Stan, his nose swollen red with the cold, was just sitting down to finish his book when the alarms began wailing. He ran with Jason, the other attendant, to the cell with the blaring alarms and flashing lights. On entering the room, they found the patient, a young man in his late thirties, in a panicked state. He was trying to squeeze the doctor’s neck. She had somehow managed to push the emergency button but was now almost unconscious. It took the two of them all they had to pry her away from his manic fingers. He was subdued only after they put him in a straight jacket.

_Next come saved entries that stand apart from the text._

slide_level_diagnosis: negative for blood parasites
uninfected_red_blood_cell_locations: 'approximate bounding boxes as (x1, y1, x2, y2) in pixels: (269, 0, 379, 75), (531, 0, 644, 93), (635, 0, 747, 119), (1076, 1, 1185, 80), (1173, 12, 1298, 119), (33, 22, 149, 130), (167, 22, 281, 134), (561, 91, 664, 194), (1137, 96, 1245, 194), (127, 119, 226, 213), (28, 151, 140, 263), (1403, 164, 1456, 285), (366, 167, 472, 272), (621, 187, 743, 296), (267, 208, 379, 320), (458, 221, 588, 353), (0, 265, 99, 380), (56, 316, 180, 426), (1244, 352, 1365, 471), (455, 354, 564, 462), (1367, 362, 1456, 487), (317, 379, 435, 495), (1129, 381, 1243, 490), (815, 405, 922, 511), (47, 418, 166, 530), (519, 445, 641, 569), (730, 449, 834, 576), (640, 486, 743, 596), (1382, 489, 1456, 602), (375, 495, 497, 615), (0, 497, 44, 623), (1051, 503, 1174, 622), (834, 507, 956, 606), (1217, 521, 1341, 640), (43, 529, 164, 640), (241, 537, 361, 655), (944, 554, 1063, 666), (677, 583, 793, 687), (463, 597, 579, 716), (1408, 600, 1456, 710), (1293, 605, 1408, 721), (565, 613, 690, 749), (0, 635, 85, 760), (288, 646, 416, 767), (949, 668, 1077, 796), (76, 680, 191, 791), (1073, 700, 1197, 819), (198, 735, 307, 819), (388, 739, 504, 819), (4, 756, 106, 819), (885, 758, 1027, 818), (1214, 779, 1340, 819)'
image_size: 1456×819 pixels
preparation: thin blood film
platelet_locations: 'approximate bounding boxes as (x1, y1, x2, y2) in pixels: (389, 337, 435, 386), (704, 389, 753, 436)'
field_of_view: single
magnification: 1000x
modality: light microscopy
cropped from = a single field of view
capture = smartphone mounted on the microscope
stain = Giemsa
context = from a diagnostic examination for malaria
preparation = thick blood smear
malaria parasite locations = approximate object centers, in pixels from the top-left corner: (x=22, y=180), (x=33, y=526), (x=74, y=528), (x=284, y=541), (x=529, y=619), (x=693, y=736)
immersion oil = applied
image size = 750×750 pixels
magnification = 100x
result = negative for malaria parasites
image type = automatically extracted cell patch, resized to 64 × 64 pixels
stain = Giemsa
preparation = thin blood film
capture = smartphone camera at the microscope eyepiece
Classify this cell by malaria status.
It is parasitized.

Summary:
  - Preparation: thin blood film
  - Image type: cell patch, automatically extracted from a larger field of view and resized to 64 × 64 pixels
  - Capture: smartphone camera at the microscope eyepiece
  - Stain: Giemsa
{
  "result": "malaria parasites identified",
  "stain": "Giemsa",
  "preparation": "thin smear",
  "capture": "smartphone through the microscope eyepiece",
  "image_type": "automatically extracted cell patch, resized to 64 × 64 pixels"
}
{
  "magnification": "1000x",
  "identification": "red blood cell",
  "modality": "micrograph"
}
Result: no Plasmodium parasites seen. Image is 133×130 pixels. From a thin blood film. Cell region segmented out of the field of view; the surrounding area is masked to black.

They made the doctor sit in one of the chairs, bolted to the floor, and handed her a glass of water. She held it in both hands, her fingers shaking like an autumn leaf. Her name tag read Dr. Trudy Mason, Resident Psychiatrist.
A book lay splayed on the floor. It was one of those cheap romances, clear from the title, ‘The Tramp Who Loved Me.’ Once she had composed herself somewhat, she asked the attendant,
“There are clear instructions that this patient is not to be given any external stimuli. How did this book come into his possession?”
They both looked at one another and shrugged. It belonged to one of the attendants. Maybe the patient had swiped it, but they weren’t going to confess to the mistake.
Meanwhile, the young man lay squirming on the floor. The doctor called for a nurse who injected the patient with a sedative. The attendants stayed in the room until the patient calmed down and fell asleep. They kept an eye on him while they talked of their plans for the summer. It mostly involved beaches and unlimited quantities of chilled beer.
I stood at a beach, the sand tickling my bare toes. It was a beautiful summer day. The waves played along the shore while further in, the sea was calm as a wise old man. I ran my fingers through my hair as I gazed at my wife. Marina lay on a towel soaking up the sun in the skimpiest of suits that she could find. She loved the attention and could attract men to her like a bitch in heat. I had told her not to wear that swimsuit, but did she ever listen to me? Not if she could help it.